→ **ИСХОДНЫЙ ТЕКСТ**
Posted 3 ноября 2020,, 15:19

Published 3 ноября 2020,, 15:19

Modified 30 марта, 13:02

Updated 30 марта, 13:02

Смерть — мелочь для радикала

3 ноября 2020, 15:19
Для либерала очевидна бесконечная ценность жизни, существенна ценность свободы, велика ценность комфорта, а идеи и концепции интересны для дискуссии, но не стоят жертв. Для радикала иерархия обратная.

Послесловием к терактам в Париже и Вене (и предисловием к новым терактам, которые безусловно будут) я много вижу в сети язвительных комментариев про, по мнению авторов, неадекватную реакцию радикальных исламистов на «какие-то там карикатуры» при полном игнорировании факта геноцида тысяч мусульман в Китае.

Самодовольные комментаторы считают, что это удивительное для них сочетание — признак слабости (трусости, ангажированности, скрытой выгоды — you name it) тех самых радикальных исламистов: дескать, легко нападать на мирного учителя или прохожих, а вот на китайские власти вы даже бровь поднять не рискуете.

«Они не такие, как мы, — заключают авторы комментариев, — мы смелые и честные, мы боремся против несправедливости, мы — победим!»

→ **ПРИВЕДЁННЫЕ СТРОКИ**
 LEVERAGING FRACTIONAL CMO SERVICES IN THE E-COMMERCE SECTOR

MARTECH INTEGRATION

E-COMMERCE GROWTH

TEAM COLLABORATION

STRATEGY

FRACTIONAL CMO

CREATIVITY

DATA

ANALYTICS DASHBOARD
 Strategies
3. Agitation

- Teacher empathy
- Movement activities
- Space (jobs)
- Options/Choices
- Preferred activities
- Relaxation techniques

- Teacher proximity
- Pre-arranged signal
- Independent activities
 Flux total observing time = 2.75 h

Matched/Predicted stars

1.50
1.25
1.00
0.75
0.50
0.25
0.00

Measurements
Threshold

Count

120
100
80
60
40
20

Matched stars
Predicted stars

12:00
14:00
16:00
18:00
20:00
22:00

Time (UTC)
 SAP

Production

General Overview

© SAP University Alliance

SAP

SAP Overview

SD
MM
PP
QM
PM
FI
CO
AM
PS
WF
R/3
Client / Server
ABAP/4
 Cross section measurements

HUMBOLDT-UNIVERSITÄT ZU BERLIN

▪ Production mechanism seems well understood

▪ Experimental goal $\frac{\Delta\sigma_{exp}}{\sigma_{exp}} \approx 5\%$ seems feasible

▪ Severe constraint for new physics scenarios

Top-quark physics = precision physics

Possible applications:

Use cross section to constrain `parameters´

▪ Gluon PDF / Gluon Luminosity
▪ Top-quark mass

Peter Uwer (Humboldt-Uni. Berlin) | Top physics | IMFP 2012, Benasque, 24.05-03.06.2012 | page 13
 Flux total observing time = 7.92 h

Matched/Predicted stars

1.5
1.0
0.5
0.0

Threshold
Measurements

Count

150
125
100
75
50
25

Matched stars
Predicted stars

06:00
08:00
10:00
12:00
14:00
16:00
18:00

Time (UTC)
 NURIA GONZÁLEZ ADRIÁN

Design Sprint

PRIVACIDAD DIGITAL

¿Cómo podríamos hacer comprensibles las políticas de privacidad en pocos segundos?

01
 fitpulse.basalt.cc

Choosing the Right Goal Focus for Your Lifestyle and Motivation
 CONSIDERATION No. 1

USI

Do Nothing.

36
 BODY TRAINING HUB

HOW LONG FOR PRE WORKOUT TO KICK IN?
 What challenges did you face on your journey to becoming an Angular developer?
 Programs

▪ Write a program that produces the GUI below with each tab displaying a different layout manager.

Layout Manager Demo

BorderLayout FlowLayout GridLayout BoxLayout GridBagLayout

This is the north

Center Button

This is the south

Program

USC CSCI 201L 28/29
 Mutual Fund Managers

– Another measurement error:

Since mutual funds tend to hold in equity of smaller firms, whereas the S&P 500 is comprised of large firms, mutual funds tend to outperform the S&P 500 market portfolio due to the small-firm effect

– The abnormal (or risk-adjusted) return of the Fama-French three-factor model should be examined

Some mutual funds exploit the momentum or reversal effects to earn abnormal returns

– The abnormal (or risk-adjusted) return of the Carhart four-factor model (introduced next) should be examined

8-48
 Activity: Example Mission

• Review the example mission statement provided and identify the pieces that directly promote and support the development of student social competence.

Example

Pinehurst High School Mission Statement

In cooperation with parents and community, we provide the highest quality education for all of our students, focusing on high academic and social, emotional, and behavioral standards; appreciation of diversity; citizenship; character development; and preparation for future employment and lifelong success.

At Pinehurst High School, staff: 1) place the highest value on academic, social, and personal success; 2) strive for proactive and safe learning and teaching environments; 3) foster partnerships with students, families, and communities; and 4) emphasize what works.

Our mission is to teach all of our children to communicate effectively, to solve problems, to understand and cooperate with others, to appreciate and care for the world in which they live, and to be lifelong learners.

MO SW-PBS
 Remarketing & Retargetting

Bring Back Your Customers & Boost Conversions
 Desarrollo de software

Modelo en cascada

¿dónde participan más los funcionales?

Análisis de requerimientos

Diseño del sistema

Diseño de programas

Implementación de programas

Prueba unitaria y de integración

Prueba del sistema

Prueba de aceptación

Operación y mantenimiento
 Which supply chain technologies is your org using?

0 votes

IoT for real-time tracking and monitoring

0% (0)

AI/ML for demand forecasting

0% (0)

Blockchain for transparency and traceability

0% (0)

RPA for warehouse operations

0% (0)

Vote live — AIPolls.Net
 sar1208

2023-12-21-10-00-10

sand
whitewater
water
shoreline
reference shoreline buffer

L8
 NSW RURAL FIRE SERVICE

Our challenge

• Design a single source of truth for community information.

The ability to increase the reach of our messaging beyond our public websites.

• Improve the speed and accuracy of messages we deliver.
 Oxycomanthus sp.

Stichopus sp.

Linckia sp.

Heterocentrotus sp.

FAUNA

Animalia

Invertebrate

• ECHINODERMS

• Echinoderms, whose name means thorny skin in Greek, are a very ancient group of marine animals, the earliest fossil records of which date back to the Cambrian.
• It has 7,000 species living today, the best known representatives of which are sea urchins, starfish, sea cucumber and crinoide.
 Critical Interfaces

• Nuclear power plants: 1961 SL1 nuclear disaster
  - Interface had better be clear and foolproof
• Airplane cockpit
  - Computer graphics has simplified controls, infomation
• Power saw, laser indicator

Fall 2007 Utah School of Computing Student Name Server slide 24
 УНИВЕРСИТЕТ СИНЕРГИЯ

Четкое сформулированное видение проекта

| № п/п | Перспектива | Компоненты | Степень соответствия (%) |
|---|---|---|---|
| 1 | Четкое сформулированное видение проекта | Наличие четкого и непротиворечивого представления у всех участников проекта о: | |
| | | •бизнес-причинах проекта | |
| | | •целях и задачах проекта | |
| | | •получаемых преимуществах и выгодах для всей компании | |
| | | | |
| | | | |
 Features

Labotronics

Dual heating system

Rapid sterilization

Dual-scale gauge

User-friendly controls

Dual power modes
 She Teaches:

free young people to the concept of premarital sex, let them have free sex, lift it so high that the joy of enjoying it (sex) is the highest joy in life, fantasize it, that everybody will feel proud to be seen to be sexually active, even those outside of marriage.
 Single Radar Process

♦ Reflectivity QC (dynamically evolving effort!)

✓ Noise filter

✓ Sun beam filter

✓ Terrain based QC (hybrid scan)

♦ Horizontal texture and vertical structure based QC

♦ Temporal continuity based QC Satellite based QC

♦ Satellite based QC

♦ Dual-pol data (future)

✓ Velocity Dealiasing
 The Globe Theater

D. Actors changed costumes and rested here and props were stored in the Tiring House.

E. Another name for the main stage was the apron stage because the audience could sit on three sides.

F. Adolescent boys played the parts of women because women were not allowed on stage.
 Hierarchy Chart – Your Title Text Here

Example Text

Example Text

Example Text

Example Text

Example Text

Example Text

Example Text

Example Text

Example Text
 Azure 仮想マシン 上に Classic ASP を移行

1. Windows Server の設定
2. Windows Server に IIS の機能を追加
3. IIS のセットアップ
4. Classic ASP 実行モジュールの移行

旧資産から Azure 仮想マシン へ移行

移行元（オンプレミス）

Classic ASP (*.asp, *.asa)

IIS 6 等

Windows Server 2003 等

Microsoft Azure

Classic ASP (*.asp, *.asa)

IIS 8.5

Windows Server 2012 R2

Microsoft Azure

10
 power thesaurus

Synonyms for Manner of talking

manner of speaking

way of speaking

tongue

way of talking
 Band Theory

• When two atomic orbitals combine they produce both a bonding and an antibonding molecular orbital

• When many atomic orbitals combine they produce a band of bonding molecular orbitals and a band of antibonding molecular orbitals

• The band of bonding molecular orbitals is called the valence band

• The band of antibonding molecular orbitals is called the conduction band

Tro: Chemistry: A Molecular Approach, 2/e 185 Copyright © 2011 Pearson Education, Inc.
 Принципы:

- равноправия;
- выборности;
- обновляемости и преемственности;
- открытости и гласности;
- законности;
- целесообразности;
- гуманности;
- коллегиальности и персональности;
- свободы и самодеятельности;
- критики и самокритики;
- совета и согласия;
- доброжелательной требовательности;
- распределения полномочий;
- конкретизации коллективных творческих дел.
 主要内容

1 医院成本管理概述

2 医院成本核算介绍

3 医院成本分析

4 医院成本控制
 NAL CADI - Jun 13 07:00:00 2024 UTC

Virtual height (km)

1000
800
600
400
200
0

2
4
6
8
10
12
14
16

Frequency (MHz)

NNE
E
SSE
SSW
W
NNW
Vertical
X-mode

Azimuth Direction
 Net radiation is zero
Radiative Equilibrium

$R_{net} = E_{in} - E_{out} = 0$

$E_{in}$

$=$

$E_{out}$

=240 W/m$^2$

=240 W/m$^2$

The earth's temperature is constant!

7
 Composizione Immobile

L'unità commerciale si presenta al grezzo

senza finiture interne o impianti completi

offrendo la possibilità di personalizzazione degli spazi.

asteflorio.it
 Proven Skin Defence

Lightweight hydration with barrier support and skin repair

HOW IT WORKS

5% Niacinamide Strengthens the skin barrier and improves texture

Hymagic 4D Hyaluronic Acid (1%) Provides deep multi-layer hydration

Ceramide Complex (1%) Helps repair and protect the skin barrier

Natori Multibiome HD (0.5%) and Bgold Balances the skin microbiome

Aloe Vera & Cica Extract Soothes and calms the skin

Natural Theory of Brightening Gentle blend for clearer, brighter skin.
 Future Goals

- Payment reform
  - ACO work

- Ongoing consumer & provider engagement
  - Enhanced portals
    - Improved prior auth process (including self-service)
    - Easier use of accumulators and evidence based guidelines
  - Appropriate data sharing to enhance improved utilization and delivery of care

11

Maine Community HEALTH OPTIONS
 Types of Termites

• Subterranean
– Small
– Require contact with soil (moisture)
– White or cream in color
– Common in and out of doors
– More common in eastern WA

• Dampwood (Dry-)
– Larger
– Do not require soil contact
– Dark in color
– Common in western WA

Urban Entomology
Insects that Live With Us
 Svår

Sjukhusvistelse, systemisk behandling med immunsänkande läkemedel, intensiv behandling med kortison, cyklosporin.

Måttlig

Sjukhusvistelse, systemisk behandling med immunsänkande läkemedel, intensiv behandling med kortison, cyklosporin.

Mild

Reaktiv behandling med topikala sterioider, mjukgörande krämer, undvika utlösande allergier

→ **ЗАДАНИЕ A**
Определите, согласуется ли каждое из утверждений (i)–(iii) с текстом о либерале и радикале. В каждом ответе укажите «да» или «нет» и приведите точную цитату из текста, на которой основан вывод.
(i) Для либерала идеи и концепции стоят жертв.
(ii) Комментаторы упрекают радикальных исламистов в том, что те игнорируют геноцид мусульман в Китае.
(iii) Автор полагает, что новых терактов не последует.
→ **ЗАДАНИЕ B**
В каких городах, согласно тексту о либерале и радикале, произошли теракты?
→ **ЗАДАНИЕ C**
Продолжите текст о либерале и радикале, начав сразу после его последнего предложения.

→ **ОТВЕТ К ЗАДАНИЮ A**
(i) Нет: «идеи и концепции интересны для дискуссии, но не стоят жертв».
(ii) Да: «при полном игнорировании факта геноцида тысяч мусульман в Китае».
(iii) Нет: «и предисловием к новым терактам, которые безусловно будут».

→ **ОТВЕТ К ЗАДАНИЮ B**
В Париже и Вене.

→ **ОТВЕТ К ЗАДАНИЮ C**
Комментаторы, к сожалению, невероятно близоруки. Их вывод («они не такие, как мы») базируется в реальности на предположении, что эти «они» как раз совершенно такие же, как мы, только трусливые (слабые, ангажированные, корыстные и т. д.).

Между тем «они» — радикальные поклонники ислама — действительно не такие, как «мы» — дети Европы конца 20-го века. Да что там ислама — любые радикалы-фанатики принципиально отличаются от нас — латентных атеистов, воспитанных в либеральной традиции (в эту группу в реальности включаются даже те наши сограждане, кто громко «топит» за примат государства, величие русской нации и жизнь за царя — они-то как раз делают это из выгоды, потому сами к себе они — великие либералы, а жизни за царя отдают исключительно чужие).

Первое принципиальное отличие радикала от либерала в том, что для либерала очевидна бесконечная ценность жизни (и своей, естественно, — тоже), существенна ценность свободы, велика ценность комфорта, а идеи и концепции интересны для дискуссии, но не стоят жертв. Для радикала иерархия обратная — для него бесконечно ценна идея, осмысленен комфорт, свобода вообще не существует как понятие, а о «ценности жизни» он что-то слышал, но считает это отмазкой трусов и слабаков, которые ставят комфорт выше идеи.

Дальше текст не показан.